▸ **SET TASK**: Translate into Spanish the following sentence from the relper documentation: "Contingency is a measure of the degree to which two nominal variables are associated."

▸ **SELECTED PASSAGE**:
+ + +

In vbfelix/relper: Miscellaneous Functions for Data Preparation, Cleaning, and Visualization

knitr::opts_chunk$set(
  collapse = TRUE,
  comment = "#>"
)

library(relper)
library(dplyr)
library(ggplot2)

x <- rnorm(100)
y <- rexp(100)

calc_ functions compute a certain value.

calc_acf

The goal of calc_acf is to compute the auto-correlation function, given by:

$$\frac{\sum_\limits{t = k+1}^{n}(x_t - \bar{x})(x_{t-k} - \bar{x})}{\sum_\limits{t = 1}^{n} (x_t - \bar{x})^2 },$$ where:

$x_t$ is a time series of length $n$;
$x_{t-k}$ is a shifted time series by $k$ units in time;
$\bar{x}$ is the average of the time series.

calc_acf(x)

If you pass a second vector in the argument y the cross-correlation will be computed instead:

$$\frac{n \left( \sum_\limits{t = 1}^{n}x_ty_t \right) - \left[\left(\sum_\limits{t = 1}^{n}x_t \right) \left(\sum_\limits{t = 1}^{n}y_t\right) \right]}{\sqrt{\left[n \left( \sum_\limits{t = 1}^{n}x_t^2 \right) - \left( \sum_\limits{t = 1}^{n}x_t \right)^2\right]\left[n \left( \sum_\limits{t = 1}^{n}y_t^2 \right) - \left( \sum_\limits{t = 1}^{n}y_t \right)^2\right]}},$$ where:

$x_t$ is a time series of length $n$;
$y_t$ is a time series of length $n$.

calc_acf(x,y)

calc_association

The goal of calc_association is to compute associations metrics.

Contingency

Contingency is a measure of the degree to which two nominal variables are associated. It has a value between 0 and 1, with 0 indicating no relationship and 1 indicating perfect association, and is calculated as follows:

$$\sqrt{\frac{X^2}{n+X^2}},$$

where:

$X^2$ the chi-square statistic;
$n$ is the sample size.

calc_association(mtcars$am,mtcars$vs,type = "contingency")

Cramér's V

Cramér's V is a measure of the degree to which two nominal variables are associated. It has a value between 0 and 1, with 0 indicating no relationship and 1 indicating perfect association, and is calculated as follows:

$$\sqrt{\frac{X^2}{n\min(r-1,c-1)}},$$

where:

$X^2$ the chi-square statistic;
$n$ is the sample size;
$r$ is the number of rows in the contingency table;
$c$ is the number of columns in the contingency table.

calc_association(mtcars$am,mtcars$vs,type = "cramers-v")

Phi

Phi is a measure of association between two nominal dichotomous variables that takes into account a marginal table of the variables given by:

| | y = 0 | y = 1 | Total | |-----------|-----------|------------|-----------| | x = 0 | $n_{00}$ | $n_{01}$ | $n_{0.}$ | | x = 1 | $n_{10}$ | $n_{11}$ | $n_{1.}$ | | Total | $n_{.0}$ | $n_{.1}$ | $n$ |

Then the phi coefficient is given by:

$$\frac{n_{11}n_{00} - n_{10}n_{01} }{\sqrt{n_{1.}n_{0.}n_{.1}*n_{.0}}}.$$

calc_association(mtcars$am,mtcars$vs,type = "phi")

+ + +

▸ **RECORD EXCERPTS**:

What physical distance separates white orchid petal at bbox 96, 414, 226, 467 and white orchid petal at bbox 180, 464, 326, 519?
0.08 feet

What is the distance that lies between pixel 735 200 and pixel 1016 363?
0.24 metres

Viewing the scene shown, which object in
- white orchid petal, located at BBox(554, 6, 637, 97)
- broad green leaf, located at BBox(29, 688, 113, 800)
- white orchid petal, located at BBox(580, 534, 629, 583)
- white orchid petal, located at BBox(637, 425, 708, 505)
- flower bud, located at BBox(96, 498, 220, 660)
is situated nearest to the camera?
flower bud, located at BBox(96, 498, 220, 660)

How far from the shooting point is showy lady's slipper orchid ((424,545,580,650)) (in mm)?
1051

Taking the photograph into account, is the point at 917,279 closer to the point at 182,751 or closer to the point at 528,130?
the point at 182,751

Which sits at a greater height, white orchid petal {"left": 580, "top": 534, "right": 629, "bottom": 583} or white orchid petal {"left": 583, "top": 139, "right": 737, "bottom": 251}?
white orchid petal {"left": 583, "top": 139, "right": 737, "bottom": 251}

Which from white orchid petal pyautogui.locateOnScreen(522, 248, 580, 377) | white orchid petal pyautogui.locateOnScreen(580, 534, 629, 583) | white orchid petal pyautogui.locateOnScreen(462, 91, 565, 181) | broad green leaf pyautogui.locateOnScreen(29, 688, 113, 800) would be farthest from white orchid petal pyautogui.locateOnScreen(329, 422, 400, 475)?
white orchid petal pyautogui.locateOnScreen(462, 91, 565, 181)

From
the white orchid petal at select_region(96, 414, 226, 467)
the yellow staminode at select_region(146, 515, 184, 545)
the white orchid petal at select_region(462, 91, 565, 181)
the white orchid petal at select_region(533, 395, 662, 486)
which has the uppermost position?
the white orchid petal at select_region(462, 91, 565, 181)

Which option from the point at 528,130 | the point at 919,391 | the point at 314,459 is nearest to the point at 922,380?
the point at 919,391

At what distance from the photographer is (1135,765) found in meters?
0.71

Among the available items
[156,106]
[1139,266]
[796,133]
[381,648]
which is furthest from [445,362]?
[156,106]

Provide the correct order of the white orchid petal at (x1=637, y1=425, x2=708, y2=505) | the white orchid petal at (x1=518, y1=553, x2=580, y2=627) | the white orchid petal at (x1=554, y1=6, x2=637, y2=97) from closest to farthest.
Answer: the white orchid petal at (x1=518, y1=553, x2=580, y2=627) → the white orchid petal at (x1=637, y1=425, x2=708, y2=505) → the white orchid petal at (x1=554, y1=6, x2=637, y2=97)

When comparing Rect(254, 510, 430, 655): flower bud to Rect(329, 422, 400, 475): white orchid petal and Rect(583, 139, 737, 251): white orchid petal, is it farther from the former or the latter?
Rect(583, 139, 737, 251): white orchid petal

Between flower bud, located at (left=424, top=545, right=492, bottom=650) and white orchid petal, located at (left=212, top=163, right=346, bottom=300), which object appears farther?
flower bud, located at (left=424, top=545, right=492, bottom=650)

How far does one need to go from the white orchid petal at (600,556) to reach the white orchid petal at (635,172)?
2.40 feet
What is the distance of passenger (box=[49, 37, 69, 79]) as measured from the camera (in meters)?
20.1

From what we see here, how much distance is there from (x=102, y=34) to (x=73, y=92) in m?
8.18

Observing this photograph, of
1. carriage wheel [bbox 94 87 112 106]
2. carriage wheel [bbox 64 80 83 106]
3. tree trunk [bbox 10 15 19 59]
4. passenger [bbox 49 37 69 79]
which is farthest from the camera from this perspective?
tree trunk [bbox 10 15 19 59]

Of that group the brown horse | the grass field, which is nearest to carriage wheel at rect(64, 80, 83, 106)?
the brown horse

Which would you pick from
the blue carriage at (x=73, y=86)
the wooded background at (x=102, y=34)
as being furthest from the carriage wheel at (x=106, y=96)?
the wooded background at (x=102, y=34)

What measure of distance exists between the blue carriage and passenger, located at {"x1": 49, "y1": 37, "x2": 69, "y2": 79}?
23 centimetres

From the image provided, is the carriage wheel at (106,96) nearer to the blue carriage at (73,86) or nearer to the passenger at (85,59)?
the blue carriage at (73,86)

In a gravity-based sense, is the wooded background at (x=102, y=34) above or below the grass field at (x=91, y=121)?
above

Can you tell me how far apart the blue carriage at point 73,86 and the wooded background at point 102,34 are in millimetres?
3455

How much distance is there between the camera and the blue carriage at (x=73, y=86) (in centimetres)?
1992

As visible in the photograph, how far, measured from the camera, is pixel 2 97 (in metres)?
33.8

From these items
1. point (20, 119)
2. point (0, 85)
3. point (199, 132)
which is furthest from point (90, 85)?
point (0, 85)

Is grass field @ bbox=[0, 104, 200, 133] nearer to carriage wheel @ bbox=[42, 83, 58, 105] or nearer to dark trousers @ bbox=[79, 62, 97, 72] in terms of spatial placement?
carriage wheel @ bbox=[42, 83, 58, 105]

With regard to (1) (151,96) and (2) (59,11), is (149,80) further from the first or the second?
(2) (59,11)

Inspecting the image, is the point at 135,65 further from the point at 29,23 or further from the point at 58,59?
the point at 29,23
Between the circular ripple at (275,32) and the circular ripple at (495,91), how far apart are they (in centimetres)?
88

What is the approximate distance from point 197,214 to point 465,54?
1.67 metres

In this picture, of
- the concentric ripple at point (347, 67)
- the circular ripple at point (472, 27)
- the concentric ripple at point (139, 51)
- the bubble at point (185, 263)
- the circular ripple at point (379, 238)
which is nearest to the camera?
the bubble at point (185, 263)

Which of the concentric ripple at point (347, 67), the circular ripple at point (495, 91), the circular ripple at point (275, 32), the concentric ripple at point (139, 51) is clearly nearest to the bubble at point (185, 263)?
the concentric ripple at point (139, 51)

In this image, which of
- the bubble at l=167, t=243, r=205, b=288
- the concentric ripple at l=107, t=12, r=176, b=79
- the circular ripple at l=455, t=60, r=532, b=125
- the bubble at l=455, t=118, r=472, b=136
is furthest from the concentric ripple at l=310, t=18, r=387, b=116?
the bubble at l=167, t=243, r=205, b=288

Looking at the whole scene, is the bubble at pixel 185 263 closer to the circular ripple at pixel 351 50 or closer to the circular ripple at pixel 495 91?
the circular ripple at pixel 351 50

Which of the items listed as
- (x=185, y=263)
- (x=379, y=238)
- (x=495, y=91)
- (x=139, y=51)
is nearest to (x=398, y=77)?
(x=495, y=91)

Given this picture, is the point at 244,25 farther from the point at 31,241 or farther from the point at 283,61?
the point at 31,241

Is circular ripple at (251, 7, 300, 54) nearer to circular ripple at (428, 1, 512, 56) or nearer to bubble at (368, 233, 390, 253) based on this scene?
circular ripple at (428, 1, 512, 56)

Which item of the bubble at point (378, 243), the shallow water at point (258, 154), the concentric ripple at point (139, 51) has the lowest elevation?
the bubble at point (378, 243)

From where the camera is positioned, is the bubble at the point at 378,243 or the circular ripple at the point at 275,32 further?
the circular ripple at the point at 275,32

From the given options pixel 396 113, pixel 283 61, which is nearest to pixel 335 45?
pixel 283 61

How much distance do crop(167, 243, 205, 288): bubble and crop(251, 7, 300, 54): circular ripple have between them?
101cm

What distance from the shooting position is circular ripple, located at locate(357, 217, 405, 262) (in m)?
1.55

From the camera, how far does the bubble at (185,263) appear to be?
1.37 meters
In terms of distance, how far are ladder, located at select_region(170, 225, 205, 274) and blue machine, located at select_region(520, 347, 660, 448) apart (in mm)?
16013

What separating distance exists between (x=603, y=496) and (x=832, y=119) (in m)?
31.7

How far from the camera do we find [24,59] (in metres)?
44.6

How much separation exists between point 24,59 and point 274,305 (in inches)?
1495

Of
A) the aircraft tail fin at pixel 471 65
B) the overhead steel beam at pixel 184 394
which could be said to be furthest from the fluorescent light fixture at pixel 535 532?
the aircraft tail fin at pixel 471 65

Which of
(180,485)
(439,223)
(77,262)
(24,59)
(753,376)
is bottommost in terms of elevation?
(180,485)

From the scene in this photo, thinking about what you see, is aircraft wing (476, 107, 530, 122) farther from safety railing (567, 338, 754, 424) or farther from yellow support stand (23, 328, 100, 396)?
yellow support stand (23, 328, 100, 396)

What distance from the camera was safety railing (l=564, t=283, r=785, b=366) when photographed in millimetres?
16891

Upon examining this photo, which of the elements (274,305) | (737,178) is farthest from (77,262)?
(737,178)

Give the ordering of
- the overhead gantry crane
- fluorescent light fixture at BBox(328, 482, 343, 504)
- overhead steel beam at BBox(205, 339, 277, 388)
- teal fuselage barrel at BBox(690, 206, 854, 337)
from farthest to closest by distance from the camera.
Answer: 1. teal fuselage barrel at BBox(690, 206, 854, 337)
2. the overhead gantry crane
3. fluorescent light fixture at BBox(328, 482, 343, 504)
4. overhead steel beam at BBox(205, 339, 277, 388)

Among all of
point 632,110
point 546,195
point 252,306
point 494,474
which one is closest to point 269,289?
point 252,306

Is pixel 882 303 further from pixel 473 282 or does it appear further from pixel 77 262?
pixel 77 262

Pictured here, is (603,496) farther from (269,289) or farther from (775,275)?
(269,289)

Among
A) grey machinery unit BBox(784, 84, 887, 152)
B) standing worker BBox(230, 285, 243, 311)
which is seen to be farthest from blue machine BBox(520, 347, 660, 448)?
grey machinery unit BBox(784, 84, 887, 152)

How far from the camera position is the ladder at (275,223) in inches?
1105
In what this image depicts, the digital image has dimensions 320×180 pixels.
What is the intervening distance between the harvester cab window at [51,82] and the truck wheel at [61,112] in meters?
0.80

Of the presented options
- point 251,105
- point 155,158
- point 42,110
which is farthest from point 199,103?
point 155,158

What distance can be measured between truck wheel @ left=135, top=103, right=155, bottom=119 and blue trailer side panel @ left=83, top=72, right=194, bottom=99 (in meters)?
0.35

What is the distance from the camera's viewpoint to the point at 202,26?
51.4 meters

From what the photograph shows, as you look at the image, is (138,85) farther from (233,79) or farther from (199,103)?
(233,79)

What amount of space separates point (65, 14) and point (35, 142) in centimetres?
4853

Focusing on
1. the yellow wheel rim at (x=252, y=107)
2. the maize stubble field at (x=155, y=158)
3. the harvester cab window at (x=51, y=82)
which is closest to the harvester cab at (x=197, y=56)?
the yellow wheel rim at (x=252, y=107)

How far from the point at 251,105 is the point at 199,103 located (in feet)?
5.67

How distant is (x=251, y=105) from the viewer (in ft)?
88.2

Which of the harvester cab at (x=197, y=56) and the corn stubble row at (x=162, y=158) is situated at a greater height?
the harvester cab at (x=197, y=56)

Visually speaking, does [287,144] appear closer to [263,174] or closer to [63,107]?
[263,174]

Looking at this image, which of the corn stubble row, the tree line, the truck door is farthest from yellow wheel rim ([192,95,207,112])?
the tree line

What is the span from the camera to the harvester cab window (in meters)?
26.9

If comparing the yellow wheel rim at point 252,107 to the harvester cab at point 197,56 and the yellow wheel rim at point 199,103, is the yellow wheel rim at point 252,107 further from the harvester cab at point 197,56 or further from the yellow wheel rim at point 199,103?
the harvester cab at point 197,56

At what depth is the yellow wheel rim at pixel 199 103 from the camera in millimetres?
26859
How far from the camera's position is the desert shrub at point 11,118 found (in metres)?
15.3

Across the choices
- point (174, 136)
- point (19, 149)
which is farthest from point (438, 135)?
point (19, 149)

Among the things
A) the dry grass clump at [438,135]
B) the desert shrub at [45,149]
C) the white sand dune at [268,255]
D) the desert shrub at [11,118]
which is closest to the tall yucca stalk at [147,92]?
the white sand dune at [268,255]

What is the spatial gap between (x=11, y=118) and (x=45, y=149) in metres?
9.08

+ + +

▸ **COMPLETED EXERCISE**: La contingencia es una medida del grado en que dos variables nominales están asociadas.